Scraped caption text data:
· · · ·

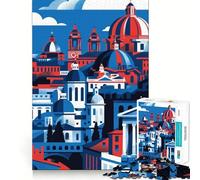 Puzzle 1000 pièces Paysage Urbain de Rome Bleu céruléen Jeu d'articulation Fin et Amusant,Jeu cognitif et Calme,Cadeau d'anniversaire Artistique (50x75cm)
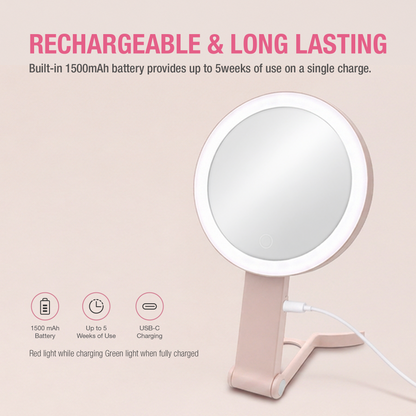LED MIRROR - LLM03 - LED LIGHTED COMPACT TRAVEL MIRROR 1X & 10X MAGNIFICATION - PINK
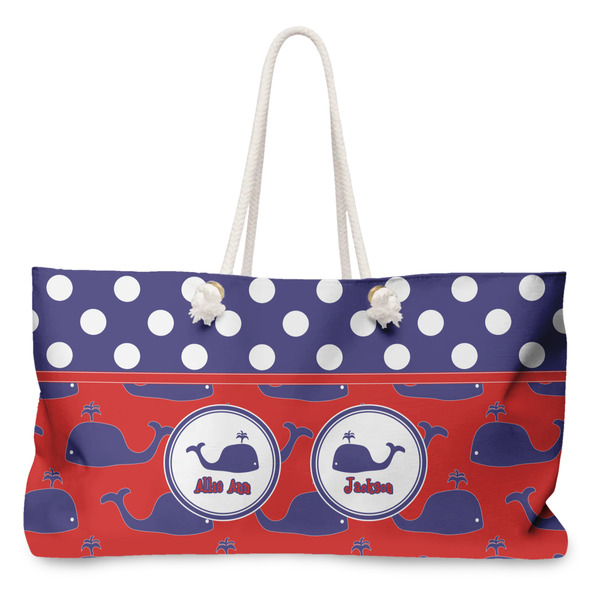 Custom Whale Large Tote Bag with Rope Handles (Personalized)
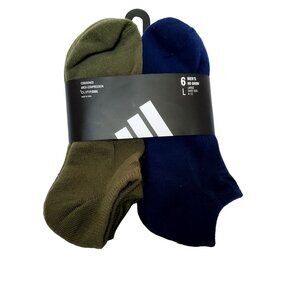 Adidas Mens No Show Socks Pack Of 6 Arch Compression Cushioned Footbed Size L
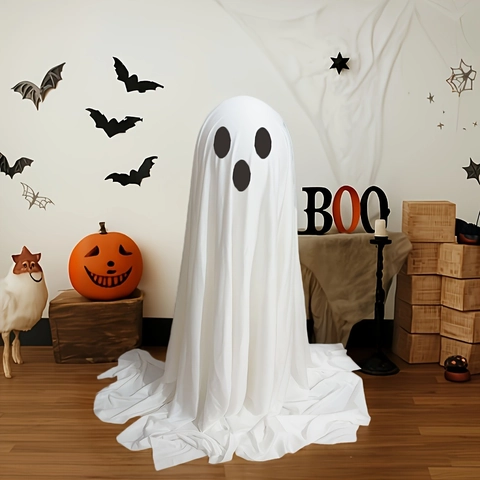 Halloween Stehende Leuchtende Geist Ornament Mit Hexenhut Satin Leuchten Geist Für Innen Party Zuhause Festliche Dekoration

· · · ·

* **Task to complete**:
The answer must be an exact copy of the lines from the one that holds "Adidas Mens No" through the end of the data, both included, with no pictures.

* **Response box**:
 Adidas Mens No Show Socks Pack Of 6 Arch Compression Cushioned Footbed Size L
 Halloween Stehende Leuchtende Geist Ornament Mit Hexenhut Satin Leuchten Geist Für Innen Party Zuhause Festliche Dekoration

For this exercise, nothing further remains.